Your goal
Repeat every line from the line containing "How far is [69,65]" to the end of the data, exactly. Leave the pictures out.

Material to process
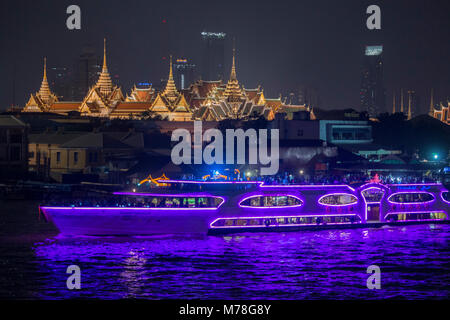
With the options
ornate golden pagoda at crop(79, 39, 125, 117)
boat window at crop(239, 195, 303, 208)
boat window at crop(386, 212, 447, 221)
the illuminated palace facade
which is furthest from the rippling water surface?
ornate golden pagoda at crop(79, 39, 125, 117)

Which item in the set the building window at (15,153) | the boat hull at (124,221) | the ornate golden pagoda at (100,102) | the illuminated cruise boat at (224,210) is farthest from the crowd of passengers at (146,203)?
the ornate golden pagoda at (100,102)

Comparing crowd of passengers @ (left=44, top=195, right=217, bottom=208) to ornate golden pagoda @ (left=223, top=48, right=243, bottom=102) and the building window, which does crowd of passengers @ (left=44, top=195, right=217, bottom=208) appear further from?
ornate golden pagoda @ (left=223, top=48, right=243, bottom=102)

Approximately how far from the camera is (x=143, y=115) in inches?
4409

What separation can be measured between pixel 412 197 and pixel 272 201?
9080 millimetres

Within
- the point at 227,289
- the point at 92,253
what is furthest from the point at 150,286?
the point at 92,253

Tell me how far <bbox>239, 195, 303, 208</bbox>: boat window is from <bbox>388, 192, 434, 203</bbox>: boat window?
6.58 metres

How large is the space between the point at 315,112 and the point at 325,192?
2548 inches

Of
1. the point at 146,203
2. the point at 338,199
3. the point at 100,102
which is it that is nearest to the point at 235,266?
the point at 146,203

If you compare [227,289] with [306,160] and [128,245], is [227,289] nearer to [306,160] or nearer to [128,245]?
[128,245]

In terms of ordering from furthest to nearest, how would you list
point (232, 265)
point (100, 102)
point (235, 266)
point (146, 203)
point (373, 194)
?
point (100, 102) → point (373, 194) → point (146, 203) → point (232, 265) → point (235, 266)

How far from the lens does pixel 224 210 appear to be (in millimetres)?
43000

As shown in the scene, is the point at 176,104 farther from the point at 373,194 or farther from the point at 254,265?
the point at 254,265

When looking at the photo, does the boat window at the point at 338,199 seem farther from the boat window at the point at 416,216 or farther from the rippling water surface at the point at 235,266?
the boat window at the point at 416,216

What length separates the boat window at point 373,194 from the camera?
46.8 metres
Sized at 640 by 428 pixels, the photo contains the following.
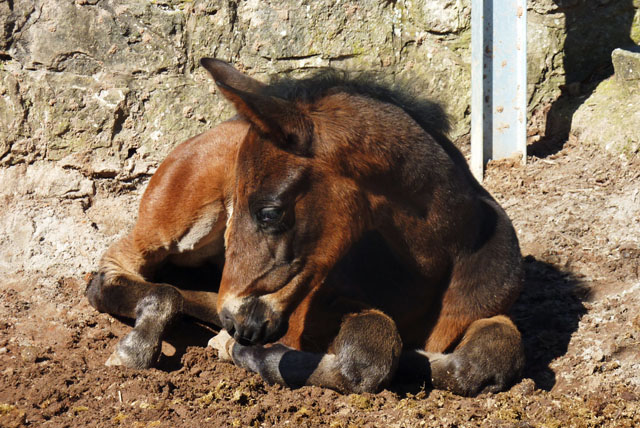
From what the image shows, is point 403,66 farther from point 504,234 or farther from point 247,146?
point 247,146

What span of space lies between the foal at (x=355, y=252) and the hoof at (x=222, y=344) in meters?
0.03

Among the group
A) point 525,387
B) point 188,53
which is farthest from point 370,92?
point 188,53

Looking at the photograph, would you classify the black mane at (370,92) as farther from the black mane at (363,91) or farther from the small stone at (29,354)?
the small stone at (29,354)

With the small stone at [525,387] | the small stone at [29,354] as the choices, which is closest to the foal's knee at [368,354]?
the small stone at [525,387]

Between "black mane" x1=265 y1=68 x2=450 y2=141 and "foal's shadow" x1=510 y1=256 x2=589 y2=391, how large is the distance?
A: 1343mm

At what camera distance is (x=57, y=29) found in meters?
6.00

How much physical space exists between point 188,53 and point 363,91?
2815 millimetres

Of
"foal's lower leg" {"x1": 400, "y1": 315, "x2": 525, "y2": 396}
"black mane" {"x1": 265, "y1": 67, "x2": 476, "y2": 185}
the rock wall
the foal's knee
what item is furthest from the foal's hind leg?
the rock wall

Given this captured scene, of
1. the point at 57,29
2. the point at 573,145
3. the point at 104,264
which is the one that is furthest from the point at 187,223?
the point at 573,145

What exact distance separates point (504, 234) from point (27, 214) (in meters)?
3.77

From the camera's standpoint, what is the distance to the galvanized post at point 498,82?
19.2ft

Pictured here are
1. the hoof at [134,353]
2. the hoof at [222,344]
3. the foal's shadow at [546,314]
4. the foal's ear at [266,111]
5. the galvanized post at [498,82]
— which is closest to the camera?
the foal's ear at [266,111]

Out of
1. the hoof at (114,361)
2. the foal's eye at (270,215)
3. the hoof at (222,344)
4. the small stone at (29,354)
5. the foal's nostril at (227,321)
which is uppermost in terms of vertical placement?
the foal's eye at (270,215)

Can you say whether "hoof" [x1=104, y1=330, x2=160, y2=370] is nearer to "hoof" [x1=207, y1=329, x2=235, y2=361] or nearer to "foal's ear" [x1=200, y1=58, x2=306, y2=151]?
"hoof" [x1=207, y1=329, x2=235, y2=361]
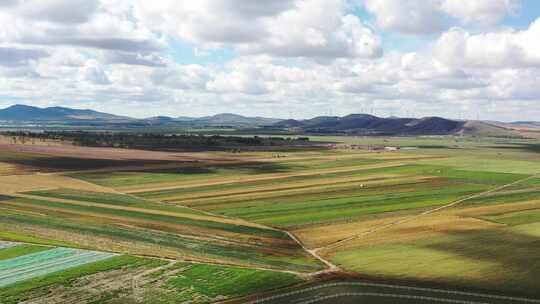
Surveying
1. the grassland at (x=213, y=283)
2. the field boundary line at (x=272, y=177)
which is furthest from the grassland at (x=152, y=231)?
the field boundary line at (x=272, y=177)

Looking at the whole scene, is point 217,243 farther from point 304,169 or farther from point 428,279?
point 304,169

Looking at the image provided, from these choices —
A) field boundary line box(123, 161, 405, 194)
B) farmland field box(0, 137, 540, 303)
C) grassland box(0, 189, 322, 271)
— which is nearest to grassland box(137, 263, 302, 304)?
farmland field box(0, 137, 540, 303)

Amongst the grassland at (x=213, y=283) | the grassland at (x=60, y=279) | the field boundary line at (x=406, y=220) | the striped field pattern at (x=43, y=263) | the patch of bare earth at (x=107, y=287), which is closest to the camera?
the patch of bare earth at (x=107, y=287)

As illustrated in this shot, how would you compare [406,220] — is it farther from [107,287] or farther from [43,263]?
[43,263]

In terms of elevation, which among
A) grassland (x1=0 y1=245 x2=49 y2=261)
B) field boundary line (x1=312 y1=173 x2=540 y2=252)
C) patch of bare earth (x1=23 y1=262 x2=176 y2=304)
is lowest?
patch of bare earth (x1=23 y1=262 x2=176 y2=304)

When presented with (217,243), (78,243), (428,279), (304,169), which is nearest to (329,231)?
(217,243)

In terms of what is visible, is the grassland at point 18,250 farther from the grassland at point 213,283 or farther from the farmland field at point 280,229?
the grassland at point 213,283

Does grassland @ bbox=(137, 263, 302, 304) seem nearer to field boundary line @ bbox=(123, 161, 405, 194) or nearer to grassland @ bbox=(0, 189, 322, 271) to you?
grassland @ bbox=(0, 189, 322, 271)
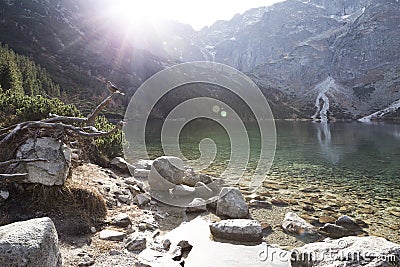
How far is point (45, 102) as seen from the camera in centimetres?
1513

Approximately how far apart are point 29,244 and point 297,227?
31.6 feet

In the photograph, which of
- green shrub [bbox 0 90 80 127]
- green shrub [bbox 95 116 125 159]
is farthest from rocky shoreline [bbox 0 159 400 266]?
green shrub [bbox 0 90 80 127]

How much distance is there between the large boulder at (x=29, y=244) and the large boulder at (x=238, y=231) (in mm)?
6169

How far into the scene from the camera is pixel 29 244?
5160mm

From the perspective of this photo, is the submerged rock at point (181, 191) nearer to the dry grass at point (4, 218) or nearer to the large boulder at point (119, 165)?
the large boulder at point (119, 165)

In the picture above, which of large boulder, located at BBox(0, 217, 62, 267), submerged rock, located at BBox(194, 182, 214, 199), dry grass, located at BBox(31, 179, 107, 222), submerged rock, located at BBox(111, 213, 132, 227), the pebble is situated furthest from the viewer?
submerged rock, located at BBox(194, 182, 214, 199)

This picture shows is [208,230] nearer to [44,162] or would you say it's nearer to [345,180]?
[44,162]

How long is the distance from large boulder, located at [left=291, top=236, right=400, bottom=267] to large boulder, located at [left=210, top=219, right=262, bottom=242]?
202 cm

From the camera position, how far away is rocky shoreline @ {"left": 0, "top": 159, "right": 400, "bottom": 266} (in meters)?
7.57

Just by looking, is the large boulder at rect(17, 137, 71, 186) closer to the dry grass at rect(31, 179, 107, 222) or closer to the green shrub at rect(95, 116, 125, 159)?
the dry grass at rect(31, 179, 107, 222)

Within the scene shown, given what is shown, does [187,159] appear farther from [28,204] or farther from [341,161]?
[28,204]

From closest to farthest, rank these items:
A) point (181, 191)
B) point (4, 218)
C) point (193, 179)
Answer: point (4, 218)
point (181, 191)
point (193, 179)

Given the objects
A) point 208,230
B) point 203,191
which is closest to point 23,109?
point 203,191

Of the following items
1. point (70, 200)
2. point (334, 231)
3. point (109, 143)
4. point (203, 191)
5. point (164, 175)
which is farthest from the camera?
point (109, 143)
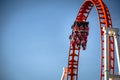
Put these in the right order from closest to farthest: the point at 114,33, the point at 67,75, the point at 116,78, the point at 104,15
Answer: the point at 116,78
the point at 114,33
the point at 104,15
the point at 67,75

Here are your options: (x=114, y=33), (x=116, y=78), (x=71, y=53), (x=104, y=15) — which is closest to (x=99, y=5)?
(x=104, y=15)

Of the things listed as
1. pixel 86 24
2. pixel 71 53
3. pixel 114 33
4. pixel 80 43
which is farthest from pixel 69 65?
pixel 114 33

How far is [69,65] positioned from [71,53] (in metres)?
1.12

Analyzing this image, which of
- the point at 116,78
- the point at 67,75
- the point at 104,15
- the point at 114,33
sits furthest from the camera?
the point at 67,75

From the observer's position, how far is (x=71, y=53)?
839 inches

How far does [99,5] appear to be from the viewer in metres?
18.0

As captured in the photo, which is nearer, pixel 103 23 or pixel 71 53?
pixel 103 23

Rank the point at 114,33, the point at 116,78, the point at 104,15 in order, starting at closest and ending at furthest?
the point at 116,78 → the point at 114,33 → the point at 104,15

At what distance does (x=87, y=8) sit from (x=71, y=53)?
437 cm

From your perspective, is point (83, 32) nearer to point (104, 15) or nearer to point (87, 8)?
point (104, 15)

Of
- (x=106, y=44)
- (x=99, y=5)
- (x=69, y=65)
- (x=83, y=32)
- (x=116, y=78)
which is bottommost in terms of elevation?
(x=116, y=78)

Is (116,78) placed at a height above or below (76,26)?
below

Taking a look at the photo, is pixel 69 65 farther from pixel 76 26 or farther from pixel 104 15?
pixel 104 15

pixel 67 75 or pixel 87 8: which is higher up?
pixel 87 8
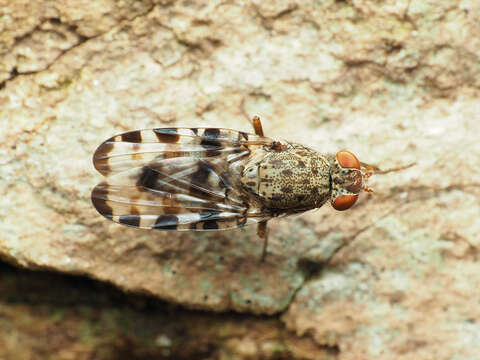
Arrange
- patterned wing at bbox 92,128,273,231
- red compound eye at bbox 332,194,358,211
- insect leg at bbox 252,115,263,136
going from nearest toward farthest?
patterned wing at bbox 92,128,273,231, red compound eye at bbox 332,194,358,211, insect leg at bbox 252,115,263,136

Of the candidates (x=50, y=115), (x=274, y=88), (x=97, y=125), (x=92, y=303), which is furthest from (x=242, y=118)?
(x=92, y=303)

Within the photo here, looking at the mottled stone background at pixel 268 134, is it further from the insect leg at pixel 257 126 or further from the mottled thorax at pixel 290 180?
the mottled thorax at pixel 290 180

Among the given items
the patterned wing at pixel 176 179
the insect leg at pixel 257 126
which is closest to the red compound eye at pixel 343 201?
the patterned wing at pixel 176 179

Final result
How far is [69,65] positioned from [71,53] (in metres)?
1.12

Analyzing this image, which of
- the point at 116,78
- the point at 67,75
- the point at 104,15
- the point at 114,33
sits furthest from the camera?
the point at 67,75

From the observer's position, how far is (x=71, y=53)?
839 inches

How far does [99,5] appear to be from the viewer in metres?
18.0

As captured in the photo, which is nearer, pixel 103 23 or pixel 71 53?
pixel 103 23

Rank the point at 114,33, the point at 116,78, the point at 104,15 in order, starting at closest and ending at furthest?
the point at 116,78 → the point at 114,33 → the point at 104,15

At what distance does (x=87, y=8) sit from (x=71, y=53)?
437 cm

From your perspective, is point (83, 32) nearer to point (104, 15) or nearer to point (87, 8)?
point (104, 15)

Of
- (x=106, y=44)
- (x=99, y=5)
- (x=69, y=65)
- (x=83, y=32)
- (x=116, y=78)
which is bottommost in terms of elevation?
(x=116, y=78)

Is (116,78) placed at a height above or below (76,26)?
below

Taking a look at the photo, is pixel 69 65 farther from pixel 76 26 or farther from pixel 104 15?
pixel 104 15

pixel 67 75 or pixel 87 8: which is higher up?
pixel 87 8
Arrange
- patterned wing at bbox 92,128,273,231
- red compound eye at bbox 332,194,358,211
- insect leg at bbox 252,115,263,136
going from nearest toward farthest?
patterned wing at bbox 92,128,273,231, red compound eye at bbox 332,194,358,211, insect leg at bbox 252,115,263,136

Of the candidates (x=50, y=115), (x=274, y=88), (x=97, y=125), (x=92, y=303), which is furthest from (x=242, y=118)?
(x=92, y=303)

Within the photo here, looking at the mottled stone background at pixel 268 134, is it further from the insect leg at pixel 257 126 or further from the mottled thorax at pixel 290 180?
the mottled thorax at pixel 290 180

Among the given items
the patterned wing at pixel 176 179
the insect leg at pixel 257 126
which is closest to the red compound eye at pixel 343 201?
the patterned wing at pixel 176 179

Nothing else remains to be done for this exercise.